Many scoffed at the environmental credibility of an event that results in mammoth amounts of fossil fuels being burned, unmeasureable amounts of product packaging being used and thrown away, and never-ending plumes of smoke towering into the air.

But in spite of those truths, the event did make progress, using solar power to light the neon surrounding the "Man," the effigy at the center of the event, using biodiesel fuel for official vehicles and generators, and promoting green technologies in a "Green Pavilion."

It is in that spirit that Black Rock Solar has emerged.

And to Price, the nonprofit's goals are emblematic of its willingness to look beyond its own resources.

"This is only possible because of a really unique...partnership between volunteers and a finance entity, and a public-utility company coming together like this, where the sum is greater than the parts," he said.

To Matt Cheney, MMA's chief executive, being a part of the Black Rock Solar project is a chance to help communities that don't usually get to participate in renewable energy.

"We think the biggest corporations in America should be able to benefit from these technologies," Cheney said, "as well as those who don't have a lot."

MMA will be contributing expertise, labor, and the time and energy of its professional staff to the various Black Rock projects, Cheney said. In addition, the company will provide the up-front funds required to procure and install the solar arrays in advance of the rebates.

For its part, Sierra Pacific Power is excited to be able to help communities like Gerlach, Lovelock, and others benefit from the kinds of green technologies that are beginning to make inroads elsewhere.

The Nevada rebate program is designed to support installation of solar power in public buildings throughout the state, according to John Hargrove, Sierra Pacific's solar-generation program manager.

All told, the rebate program can help offset costs of installation for up to 760 kilowatts of solar power per year in public buildings, and another 2,000 kilowatts specifically for schools.

That means that Black Rock has a lot of room to operate, if it decides to move on to projects beyond that of Gerlach and Lovelock.

And that's precisely what the organization intends to do, Price said.

He said Black Rock currently has about a half-dozen other projects in its pipeline, though none appear likely to be completed in the immediate future.

Black Rock Solar is also hoping to extend its work beyond Nevada.

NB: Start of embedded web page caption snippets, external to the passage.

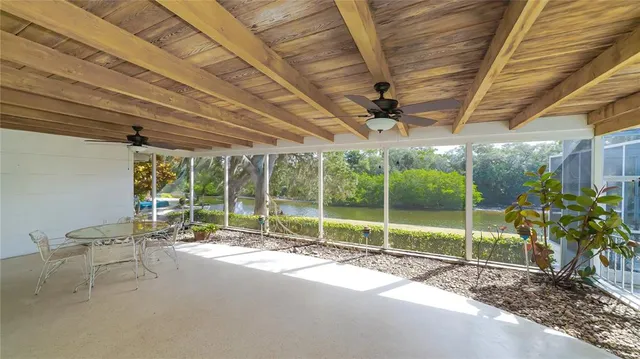a house with a bed and a wooden roof
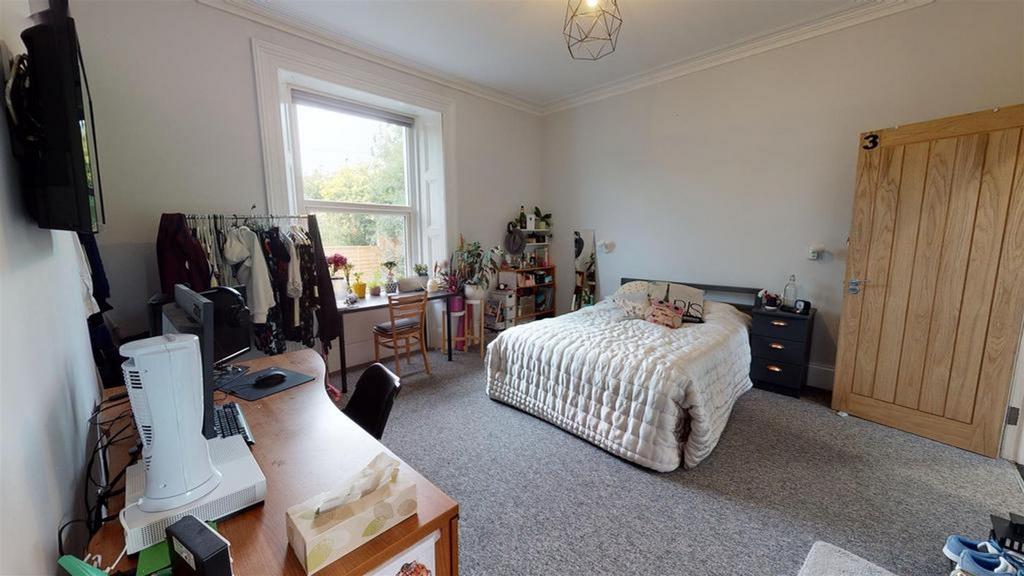 A spacious and well-lit large double bedroom, p...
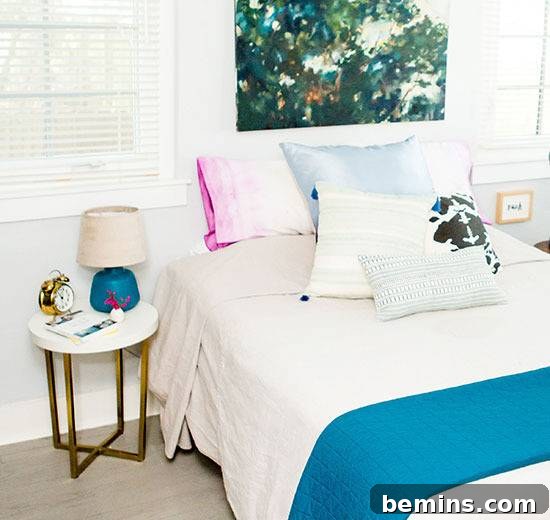 Dip-Dye Pillowcase Perfection: Achieving the Ombre Look with Ease 6 A small table with a blue lamp sitting near a bed.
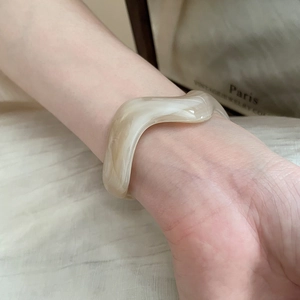 Macro shot of wave-shaped acrylic cuff bracelet with cream marble pattern on wrist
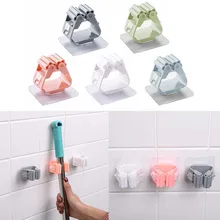 1pc Wall Mounted Mop Organizer Holder Brush Broom Hanger Home Storage Rack Bathroom Suction Hanging Pipe Hooks Home Tools tanie i dobre opinie CN (pochodzenie) PA and PE 1xMop clip Mop Broom Holder Wall Mounted Mop Holder Kitchen Bathroom Organizer Behind Doors On Walls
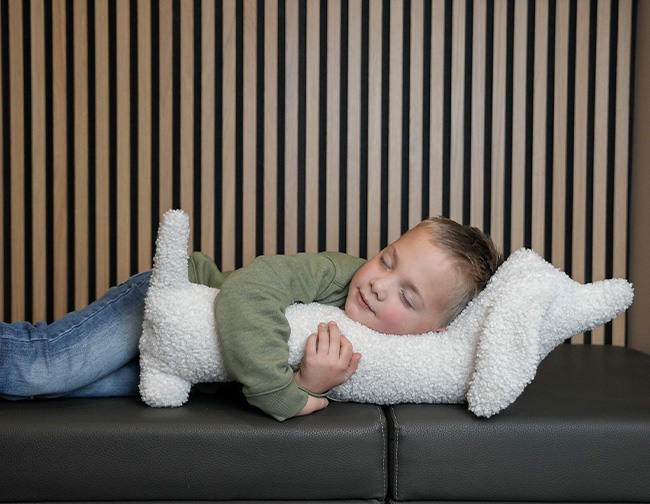 Boy sleeping in dentist waiting room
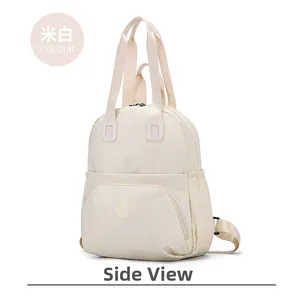 Detail view of cream white large capacity nylon backpack with side pockets and zippers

Price said Austin, Texas, and Boulder, Colo., both have rebate programs similar to that of Nevada and could therefore support future efforts.

In general, solar-rebate programs are a success, particularly given that few institutions would invest in solar projects without such rebates. To date, such programs have been instituted, to some degree, in Canada, Japan, Germany, and California.

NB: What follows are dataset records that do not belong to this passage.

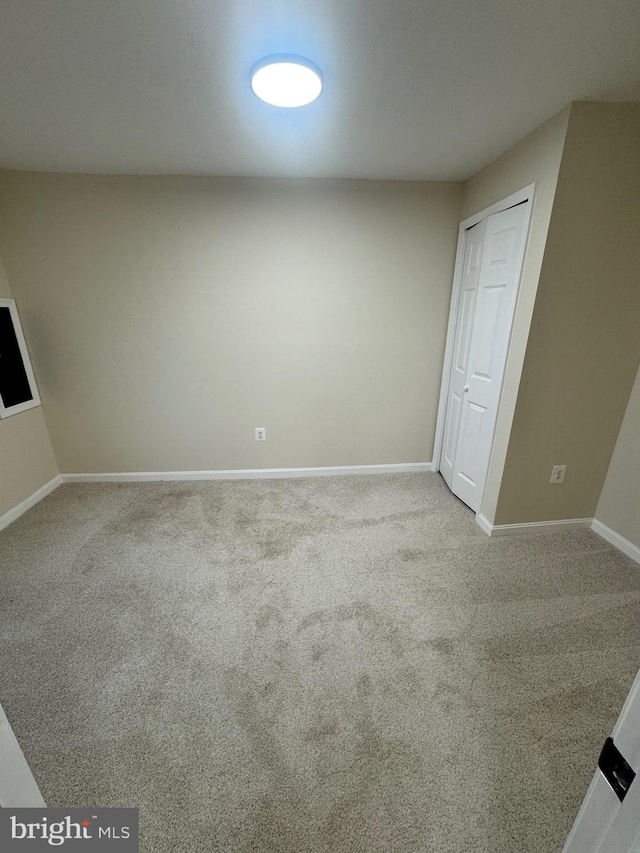 interior space featuring light colored carpet and a closet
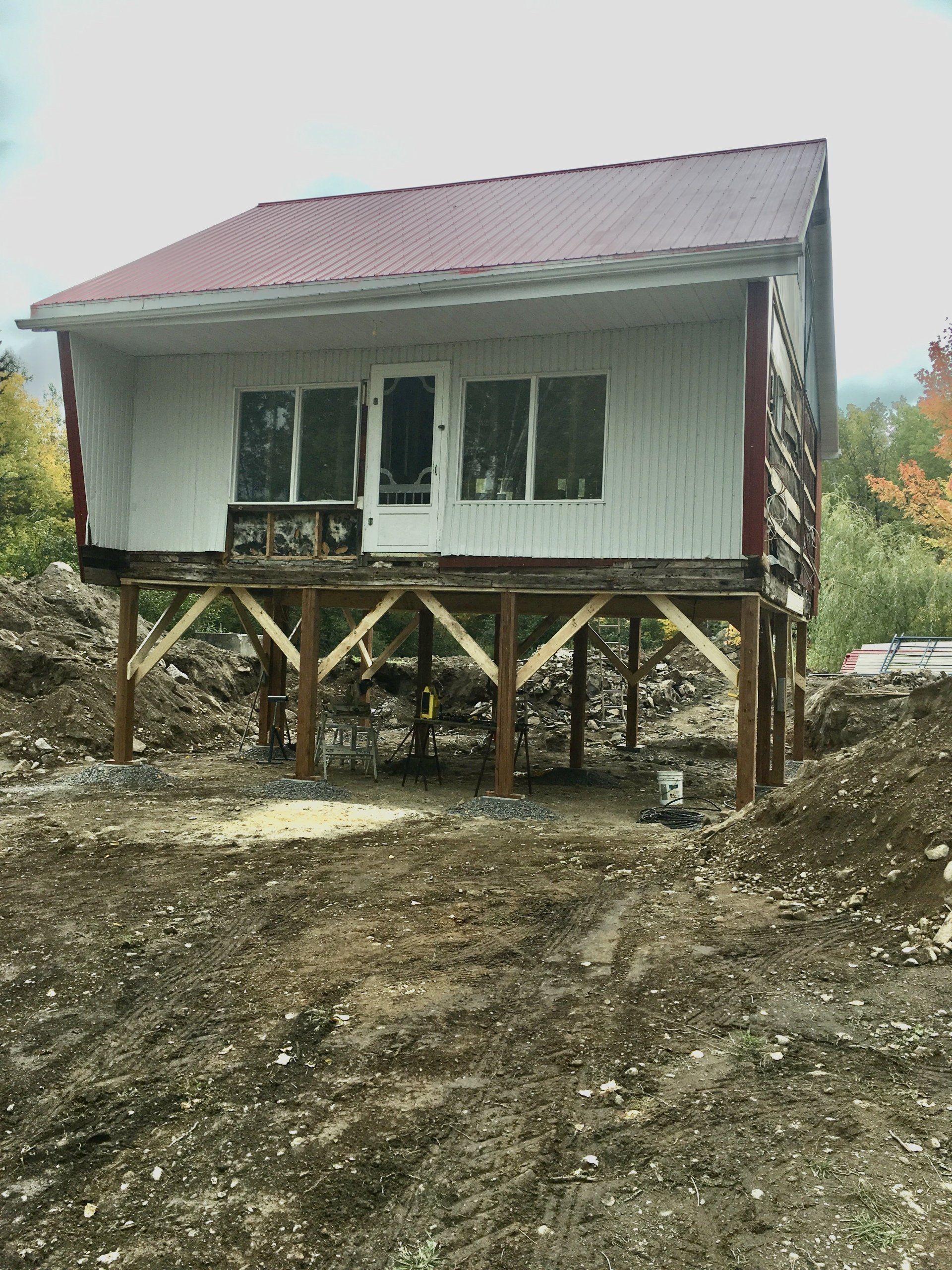 Une petite maison est posée sur des pilotis au milieu d'un champ de terre.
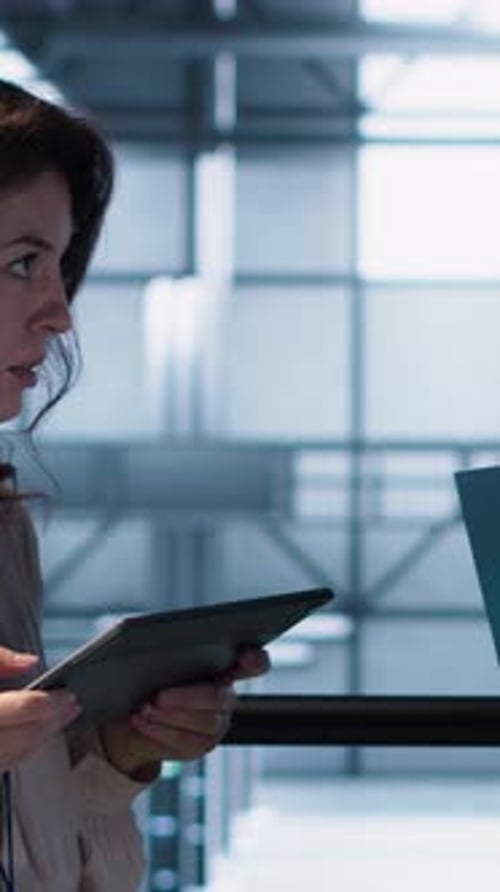 Vertical Video Team of Technicians Working in Server Farm Using Laptops to Analyze Data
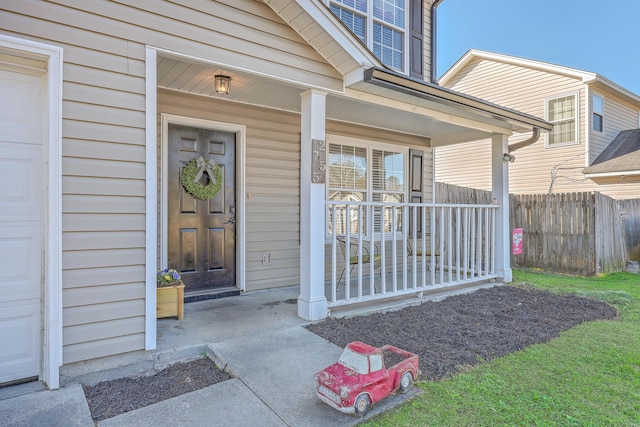 entrance to property featuring a garage, a porch, and fence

In the end, Black Rock Solar and its finance and utility partners say they want to help make a difference to people who are usually left out of the innovation parade. And because of the dependence on donated labor and the rebates, they are able to do so without incurring huge costs.

"We see ourselves as a Habitat for Humanity of renewable energy," Price said. "We're not here to take jobs away from anybody...We're focused on doing projects that otherwise wouldn't get done, or that spur innovation and adoption by creating high-profile examples people can be inspired by."